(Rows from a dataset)
* * *

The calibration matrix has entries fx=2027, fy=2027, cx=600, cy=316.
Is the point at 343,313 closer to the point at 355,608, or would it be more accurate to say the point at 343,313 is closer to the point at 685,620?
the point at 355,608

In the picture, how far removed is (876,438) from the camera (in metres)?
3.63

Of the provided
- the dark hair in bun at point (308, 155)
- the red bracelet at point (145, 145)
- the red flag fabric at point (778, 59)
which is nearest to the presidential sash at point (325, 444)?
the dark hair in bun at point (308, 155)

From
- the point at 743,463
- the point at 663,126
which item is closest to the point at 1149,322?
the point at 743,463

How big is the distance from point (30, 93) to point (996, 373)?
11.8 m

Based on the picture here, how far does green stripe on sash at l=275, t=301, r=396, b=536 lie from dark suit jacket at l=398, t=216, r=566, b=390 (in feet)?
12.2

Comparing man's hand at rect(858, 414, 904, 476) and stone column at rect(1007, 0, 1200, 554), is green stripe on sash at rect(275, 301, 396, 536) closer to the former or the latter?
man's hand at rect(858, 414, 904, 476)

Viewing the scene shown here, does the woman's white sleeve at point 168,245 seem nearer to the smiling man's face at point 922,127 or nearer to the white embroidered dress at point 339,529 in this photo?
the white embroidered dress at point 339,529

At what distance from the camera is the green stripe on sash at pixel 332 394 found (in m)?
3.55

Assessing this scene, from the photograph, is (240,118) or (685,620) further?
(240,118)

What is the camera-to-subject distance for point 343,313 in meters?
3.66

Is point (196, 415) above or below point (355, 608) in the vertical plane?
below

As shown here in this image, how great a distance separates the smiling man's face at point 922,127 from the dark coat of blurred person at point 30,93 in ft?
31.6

* * *

• **INSTRUCTION**
Please write out, word for word, the stretch of the material above from the line containing "Assessing this scene, from" through the end of the material.

• **TASK OUTPUT**
Assessing this scene, from the photograph, is (240,118) or (685,620) further?
(240,118)

What is the camera-to-subject distance for point 343,313 in meters?
3.66

Is point (196, 415) above or below point (355, 608) in the vertical plane?
below

As shown here in this image, how great a distance separates the smiling man's face at point 922,127 from the dark coat of blurred person at point 30,93 in ft?
31.6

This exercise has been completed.